# SOURCE TEXT
►
[Devel] Re: [PATCH v5 2/2] decrement static keys on real destroy time

Wed May 16 20:06:52 PDT 2012

On 05/17/2012 01:06 AM, Andrew Morton wrote:
> On Fri, 11 May 2012 17:11:17 -0300
> Glauber Costa<glommer at parallels.com>  wrote:
>
>> We call the destroy function when a cgroup starts to be removed,
>> such as by a rmdir event.
>>
>> However, because of our reference counters, some objects are still
>> inflight. Right now, we are decrementing the static_keys at destroy()
>> time, meaning that if we get rid of the last static_key reference,
>> some objects will still have charges, but the code to properly
>> uncharge them won't be run.
>>
>> This becomes a problem specially if it is ever enabled again, because
>> now new charges will be added to the staled charges making keeping
>> it pretty much impossible.
>>
>> We just need to be careful with the static branch activation:
>> since there is no particular preferred order of their activation,
>> we need to make sure that we only start using it after all
>> call sites are active. This is achieved by having a per-memcg
>> flag that is only updated after static_key_slow_inc() returns.
>> At this time, we are sure all sites are active.
>>
>> This is made per-memcg, not global, for a reason:
>> it also has the effect of making socket accounting more
>> consistent. The first memcg to be limited will trigger static_key()
◄
# DATA SUPPLIED
►
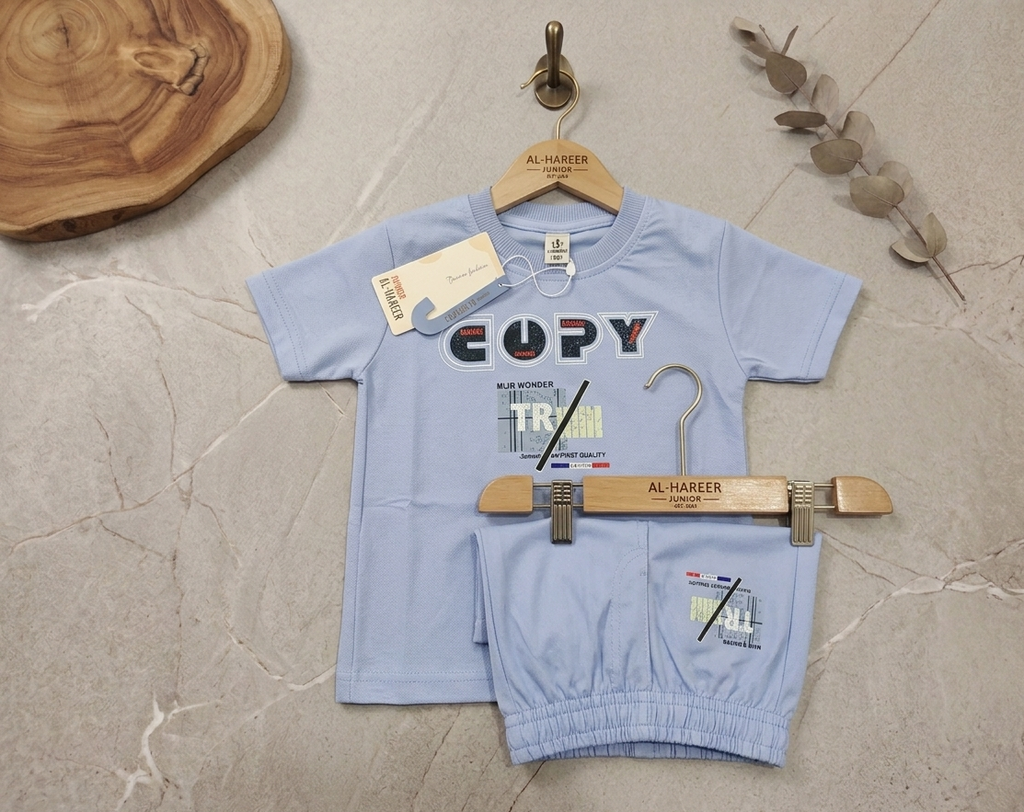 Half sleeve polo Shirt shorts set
◄
►
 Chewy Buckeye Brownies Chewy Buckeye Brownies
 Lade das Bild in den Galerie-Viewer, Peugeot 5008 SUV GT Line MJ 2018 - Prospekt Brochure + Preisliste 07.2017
◄
►
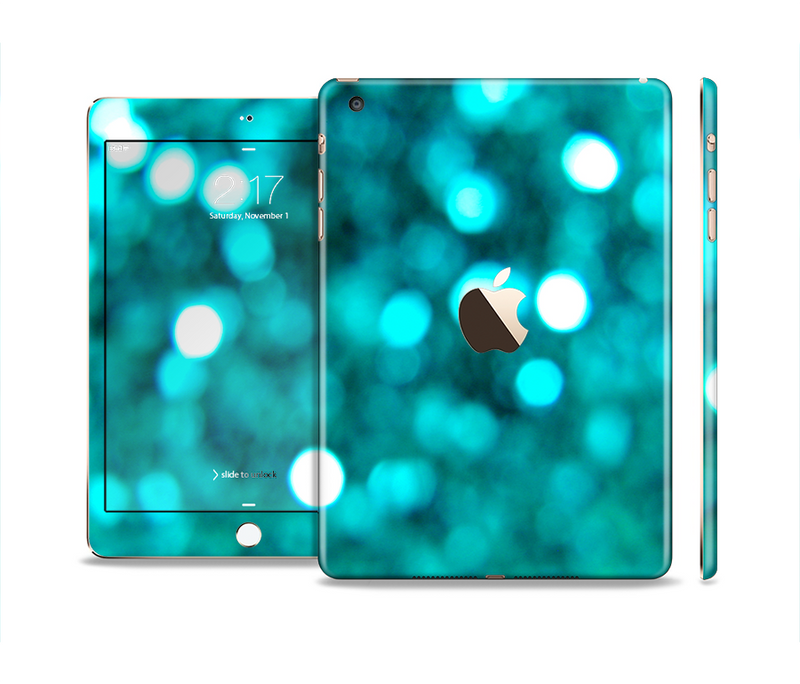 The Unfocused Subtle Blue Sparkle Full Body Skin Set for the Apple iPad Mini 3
◄
# PROBLEM TO SOLVE
Copy out the full patch discussion about decrementing static keys, reproducing it above word for word.

# EXERCISE ANSWER
[Devel] Re: [PATCH v5 2/2] decrement static keys on real destroy time

Wed May 16 20:06:52 PDT 2012

On 05/17/2012 01:06 AM, Andrew Morton wrote:
> On Fri, 11 May 2012 17:11:17 -0300
> Glauber Costa<glommer at parallels.com>  wrote:
>
>> We call the destroy function when a cgroup starts to be removed,
>> such as by a rmdir event.
>>
>> However, because of our reference counters, some objects are still
>> inflight. Right now, we are decrementing the static_keys at destroy()
>> time, meaning that if we get rid of the last static_key reference,
>> some objects will still have charges, but the code to properly
>> uncharge them won't be run.
>>
>> This becomes a problem specially if it is ever enabled again, because
>> now new charges will be added to the staled charges making keeping
>> it pretty much impossible.
>>
>> We just need to be careful with the static branch activation:
>> since there is no particular preferred order of their activation,
>> we need to make sure that we only start using it after all
>> call sites are active. This is achieved by having a per-memcg
>> flag that is only updated after static_key_slow_inc() returns.
>> At this time, we are sure all sites are active.
>>
>> This is made per-memcg, not global, for a reason:
>> it also has the effect of making socket accounting more
>> consistent. The first memcg to be limited will trigger static_key()